November 6th, 2008 at 3:44 pm
[...] What will trade policy under Obama look like? They will use trade agreements to spread good labor and environmental standards around the world and stand firm against agreements like the Central American Free Trade Agreement that fail to live up to those important benchmarks. … [...]
November 17th, 2008 at 8:57 pm
In a belated response to this blog and that noting that Obama’s appointment of Rahm Emanual to be his chief-of-staff and other signs are not encouraging for trade, I agree that the Obama campaign website, as well as the campaign itself and events since the election, have not indicated a significant departure from current US trade policy. There has also been little indication of any real understanding or at least acknowledgement of the neoliberal ideology that underpins global trade. Spreading good labor and environmental standards around the world means little unless there is both the willingness and, more importantly, the capability to enforce such standards. Academics view the labour provisions in the Australia-US Free Trade Agreement, for example, as essentially unenforceable; the Department of Foreign Affairs and Trade presents them as a non-binding commitment of both parties to the labour principles of the International Labor Organization, which, of course, has no authority to enforce those principles.
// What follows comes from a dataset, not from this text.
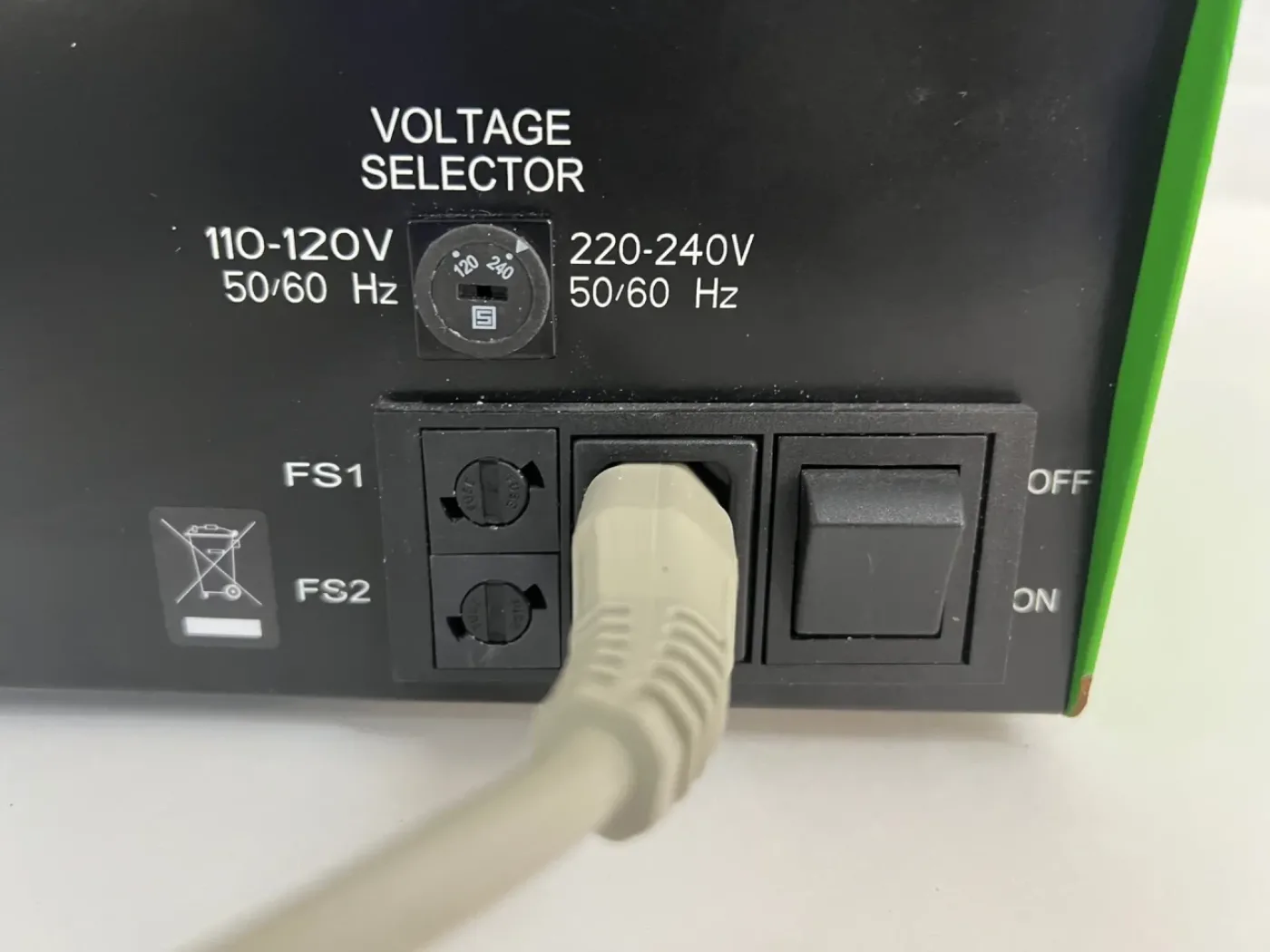 Verderflex EV1500 Peristaltic Pump - 4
The campaign website statement that Obama and Biden will pressure the World Trade Organization to enforce trade agreements and stop countries from continuing unfair government subsidies to foreign exporters and nontariff barriers on US exports was convenient populist rhetoric that ignored the fact that the US has long been one of the world’s biggest, if not the worst, culprits in engaging in a host of unfair trade practices, including massive government subsidies and nontariff barriers on foreign exports, which have massively hurt developing countries that have been pressured into opening their own markets with disastrous results. Obama’s campaign speeches certainly indicated a willingness to continue American unfair trade practices, including continued protectionism for the large agri-business operations that thrive on taxpayer support. The stated aim to ‘fix NAFTA so that it works for American workers’ is also, as you indicate, a one-sided view that ignores the devastating impact of NAFTA on Mexican workers.
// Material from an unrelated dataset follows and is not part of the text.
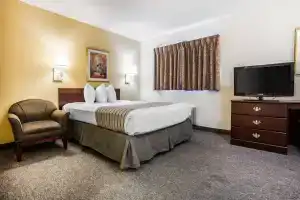 Motel 6 Myrtle Beach, Sc, Миртл Бич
The stated policy aims to end tax breaks for companies that move their operations overseas and to reward companies that maintain or increase the number of full-time workers in the US relative to their foreign operations sound great, but skirt the realities of global trade, which chiefly entails the exchange of goods, services, capital and labour within and between often extraordinarily powerful transnational corporations that use trade as merely one facet of complex and highly fluid global production and distribution processes that enable firms to minimise labour and other costs, and that have a tremendous policy influence on both poor and wealthy countries to protect their interests. Even the non-mainstream media fail to truly understand and highlight these realities in a way that moves the public discourses past outdated and meaningless debates about ‘open markets’ versus ‘protectionism’ or even ‘free trade’ versus ‘fair trade’. Unquestionably, however, until American workers understand that their rights cannot be protected in isolation from the rights of workers around the world, trade policy under the Obama administration is not likely to be profoundly different – although I would love to be proved profoundly wrong.
Despite receiving criticism for not even venturing onto the sidelines of the G20 gathering, Obama’s aloofness seems politically astute in light of the typical hot air generated, particularly regarding trade, with little substance likely forthcoming.